══ Page ══

Wednesday, February 14, 2007

Philly.com shoots self in foot, kills Blinq blog

In a bold and stunning move of journalistic and marketing stupidity, Philly.com's popular blog Blinq has been killed by what appears to be a combination of its blogger realizing his own ambitions and its inability to earn sufficient revenue for the paper...

Amy Gahran will have more details about the revenue side of this in Poynter's E-Media Tidbits column--which I'll add the link to the post when it appears--but for now we have Blinq blogger Daniel Rubin's own words on the matter, and they say quite a bit...
What I'm moving on to is the metro desk, taking a crack at being a local columnist. Talk about your old media.


Yes, stunningly old media, but also what many a journalist/blogger (or is it blogger/journalist?) might be hoping for--to move ahead, to be taken seriously by the Powers that Be (for whom print still carries much weight), to be able to make a great buck from what we like doing: telling others about our worlds and voicing our opinions.

In journalism, only a Columnist earns the right to have an opinion in print.

By blogging, Rubin says he learned that "Blogging for a Philly audience is a contact sport."

Dan, blogging is a "contact sport" for anyone who's out here doing it with any modicum of seriousness and desire to connect with others. It's got nothing to do with Philly per se.

Yet that statement, to me, speaks to the myopia and disconnect of most Big Media newsrooms. The People are somewhere Out There, and the newspaper blogger/columnist is above them all. If you continue to read Rubin's words about his blogging, they sound as if what he was doing was toil--that he may have hated blogging, even though it brought him in touch with the unwashed masses of the blogosphere in a way he never expected. (UpdateRubin adds in comments that he enjoyed his work at Blinq--I appreciate that he took the time to leave the comment and hope he will not be limited from commenting once he is officially moved up the food chain.)

Yet the decision to simply not continue with Blinq is really bad from a marketing standpoint. From what Gahran found (and I'll link to later) Blinq wasn't cutting it when it came to contributing to Philly.com's bottom line. Thus, it was probably more cost effective to move Rubin inside the office, to a column, rather than have him languish as a discontented blogger.

═══
══ Records for the task ══

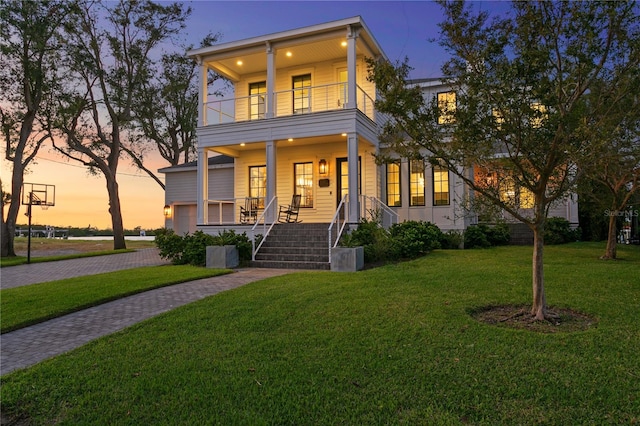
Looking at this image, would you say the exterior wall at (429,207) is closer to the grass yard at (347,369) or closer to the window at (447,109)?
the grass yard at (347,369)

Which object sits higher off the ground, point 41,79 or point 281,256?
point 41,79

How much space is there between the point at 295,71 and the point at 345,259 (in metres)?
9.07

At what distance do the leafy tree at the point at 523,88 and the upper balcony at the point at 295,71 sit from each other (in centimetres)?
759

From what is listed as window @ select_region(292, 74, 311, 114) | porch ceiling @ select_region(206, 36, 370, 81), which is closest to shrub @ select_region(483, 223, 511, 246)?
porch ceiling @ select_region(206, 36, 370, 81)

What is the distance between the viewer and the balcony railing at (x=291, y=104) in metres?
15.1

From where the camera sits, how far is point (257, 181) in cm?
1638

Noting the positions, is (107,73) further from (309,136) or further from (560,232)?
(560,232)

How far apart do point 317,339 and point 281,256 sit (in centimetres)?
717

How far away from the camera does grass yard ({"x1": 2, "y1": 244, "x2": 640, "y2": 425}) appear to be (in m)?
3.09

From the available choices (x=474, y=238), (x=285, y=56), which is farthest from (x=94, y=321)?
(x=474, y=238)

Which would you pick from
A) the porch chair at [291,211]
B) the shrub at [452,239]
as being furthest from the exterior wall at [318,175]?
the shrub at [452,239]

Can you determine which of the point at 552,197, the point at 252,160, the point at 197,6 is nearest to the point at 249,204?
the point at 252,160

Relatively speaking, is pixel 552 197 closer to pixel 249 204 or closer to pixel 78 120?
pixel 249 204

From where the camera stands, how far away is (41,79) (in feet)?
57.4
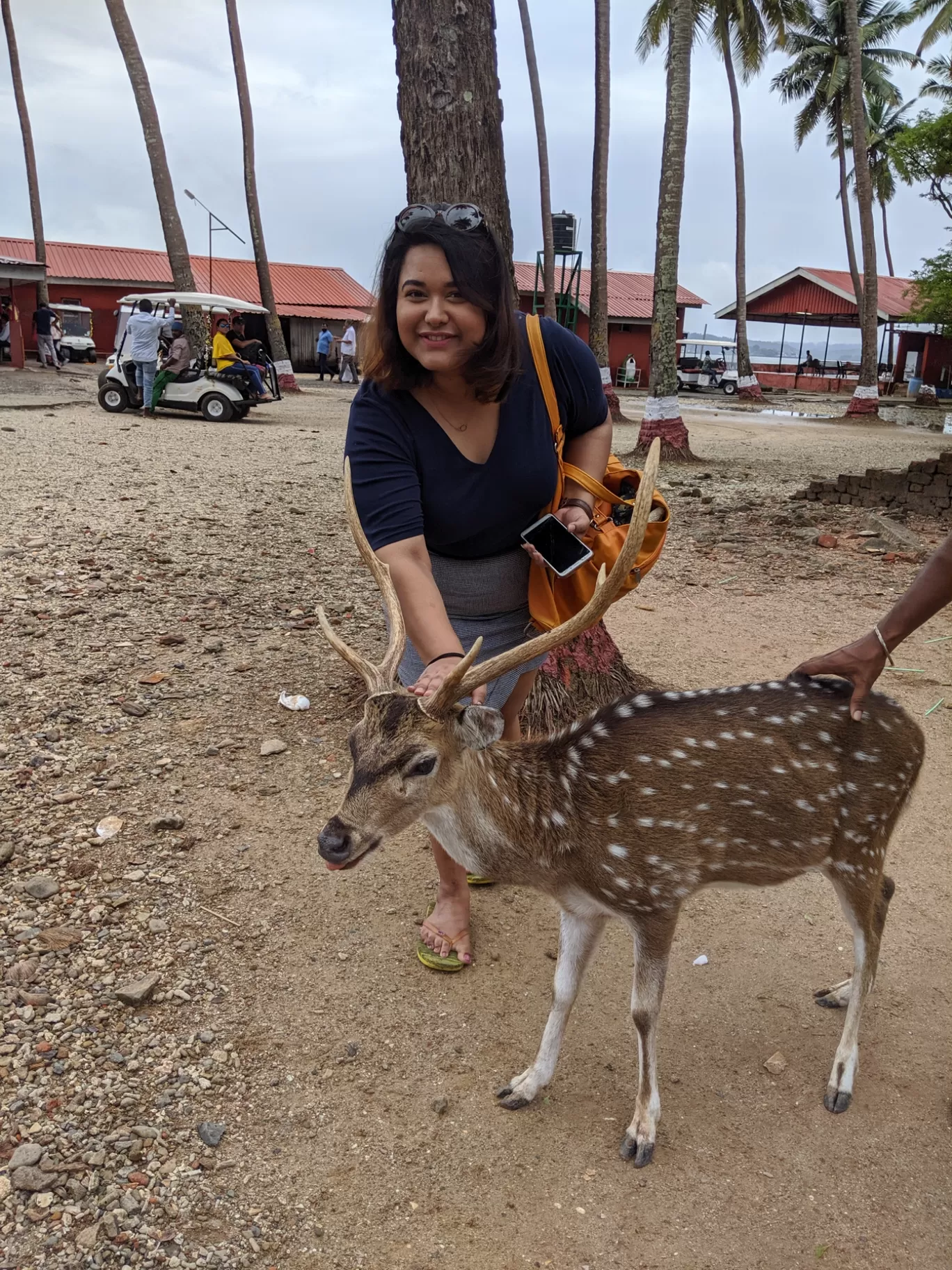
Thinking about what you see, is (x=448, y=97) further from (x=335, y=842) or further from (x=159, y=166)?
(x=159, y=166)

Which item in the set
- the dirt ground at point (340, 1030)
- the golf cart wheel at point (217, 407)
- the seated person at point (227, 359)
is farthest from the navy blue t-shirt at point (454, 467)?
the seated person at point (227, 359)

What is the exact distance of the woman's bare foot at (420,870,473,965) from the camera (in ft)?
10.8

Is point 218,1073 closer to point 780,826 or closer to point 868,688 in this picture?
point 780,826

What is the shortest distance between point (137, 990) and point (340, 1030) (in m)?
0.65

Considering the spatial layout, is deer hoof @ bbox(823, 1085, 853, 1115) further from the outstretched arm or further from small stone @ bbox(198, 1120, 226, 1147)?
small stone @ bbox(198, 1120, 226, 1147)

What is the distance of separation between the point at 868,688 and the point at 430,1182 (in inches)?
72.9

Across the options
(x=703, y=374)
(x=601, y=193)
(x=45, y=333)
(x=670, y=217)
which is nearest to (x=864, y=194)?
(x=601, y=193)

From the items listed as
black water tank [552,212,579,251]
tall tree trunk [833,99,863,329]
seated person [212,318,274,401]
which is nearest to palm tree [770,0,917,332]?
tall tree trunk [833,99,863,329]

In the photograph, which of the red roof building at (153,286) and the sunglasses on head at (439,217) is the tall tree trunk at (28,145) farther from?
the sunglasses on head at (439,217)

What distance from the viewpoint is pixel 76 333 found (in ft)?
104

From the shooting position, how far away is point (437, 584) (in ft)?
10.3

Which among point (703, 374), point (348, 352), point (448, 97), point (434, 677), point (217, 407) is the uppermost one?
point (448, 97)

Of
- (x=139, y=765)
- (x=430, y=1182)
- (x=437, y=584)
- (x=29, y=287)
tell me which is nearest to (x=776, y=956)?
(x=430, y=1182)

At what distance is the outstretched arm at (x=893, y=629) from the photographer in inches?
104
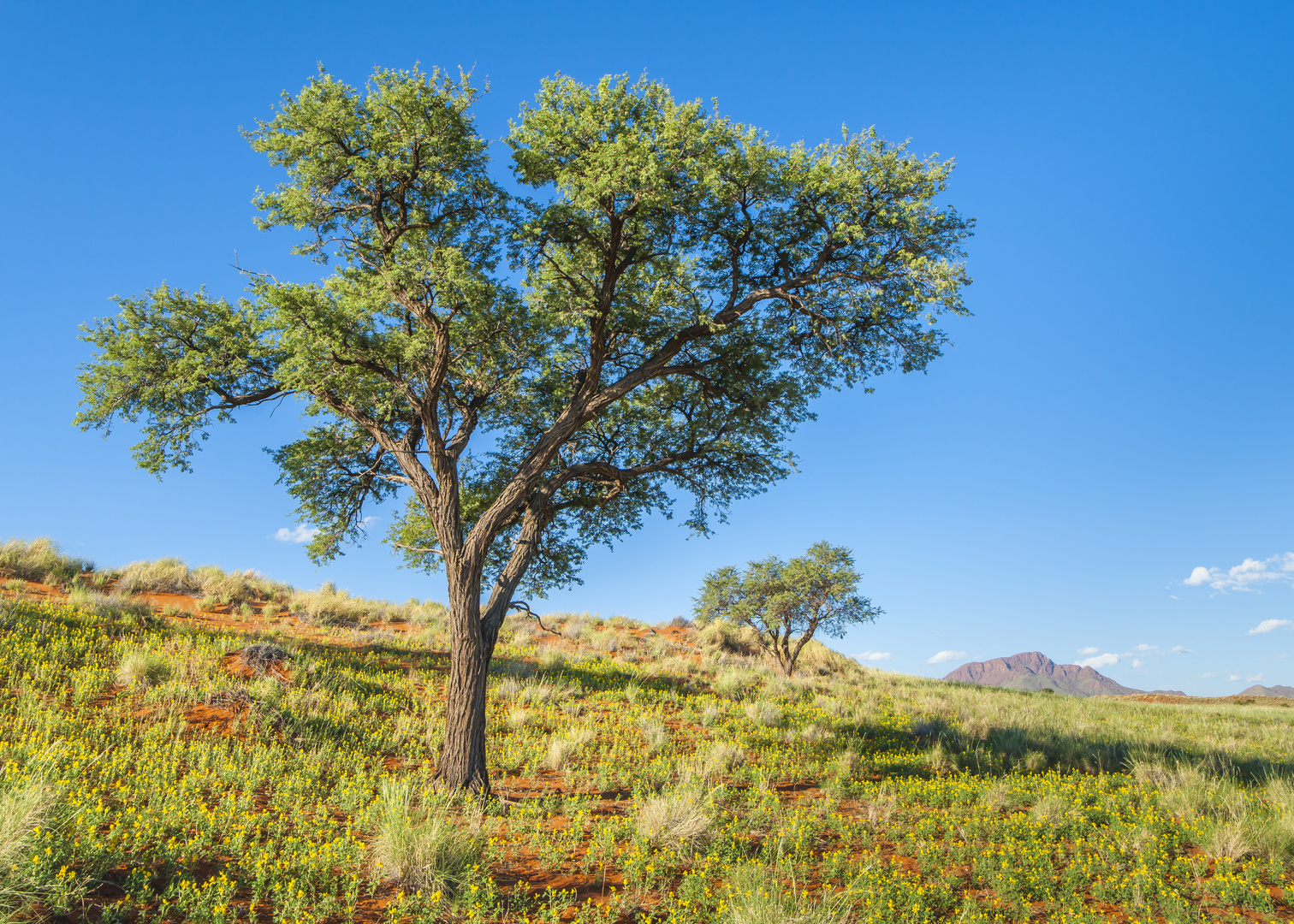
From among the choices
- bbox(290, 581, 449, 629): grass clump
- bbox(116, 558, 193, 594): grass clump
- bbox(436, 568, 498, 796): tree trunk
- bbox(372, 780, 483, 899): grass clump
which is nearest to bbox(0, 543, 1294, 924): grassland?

═══

> _Exercises to complete_
a - Answer these questions about the blog post above:
(i) What new position is Daniel Rubin moving on to?
(ii) According to the blog post, who in journalism earns the right to have an opinion in print?
(iii) In which column will Amy Gahran give more details about the revenue side?
b - Return, word for word, the stretch of the entries from the line containing "Is point 218,1073" through the end of the entries, including both ends. Leave the pictures out.

> _Results_
a -
(i) He is moving to the metro desk to try being a local columnist.
(ii) Only a Columnist.
(iii) Poynter's E-Media Tidbits column.

b -
Is point 218,1073 closer to point 780,826 or closer to point 868,688 in this picture?
point 780,826

What is the shortest distance between point (137, 990) and point (340, 1030) (in m)?
0.65

Considering the spatial layout, is deer hoof @ bbox(823, 1085, 853, 1115) further from the outstretched arm or further from small stone @ bbox(198, 1120, 226, 1147)?
small stone @ bbox(198, 1120, 226, 1147)

What is the distance of separation between the point at 868,688 and the point at 430,1182 (in inches)?
72.9

Across the options
(x=703, y=374)
(x=601, y=193)
(x=45, y=333)
(x=670, y=217)
which is nearest to (x=864, y=194)?
(x=601, y=193)

From the items listed as
black water tank [552,212,579,251]
tall tree trunk [833,99,863,329]
seated person [212,318,274,401]
which is nearest to palm tree [770,0,917,332]?
tall tree trunk [833,99,863,329]

In the photograph, which of the red roof building at (153,286) and the sunglasses on head at (439,217) is the tall tree trunk at (28,145) farther from?
the sunglasses on head at (439,217)

What distance from the viewpoint is pixel 76 333 found (in ft)?
104

From the shooting position, how far away is point (437, 584) (in ft)?
10.3

Which among point (703, 374), point (348, 352), point (448, 97), point (434, 677), point (217, 407) is the uppermost one?
point (448, 97)

Of
- (x=139, y=765)
- (x=430, y=1182)
- (x=437, y=584)
- (x=29, y=287)
tell me which is nearest to (x=776, y=956)?
(x=430, y=1182)

At what distance is the outstretched arm at (x=893, y=629) from the photographer in inches?
104
From among the choices
- bbox(290, 581, 449, 629): grass clump
- bbox(116, 558, 193, 594): grass clump
- bbox(436, 568, 498, 796): tree trunk
- bbox(372, 780, 483, 899): grass clump
which is nearest to bbox(0, 543, 1294, 924): grassland?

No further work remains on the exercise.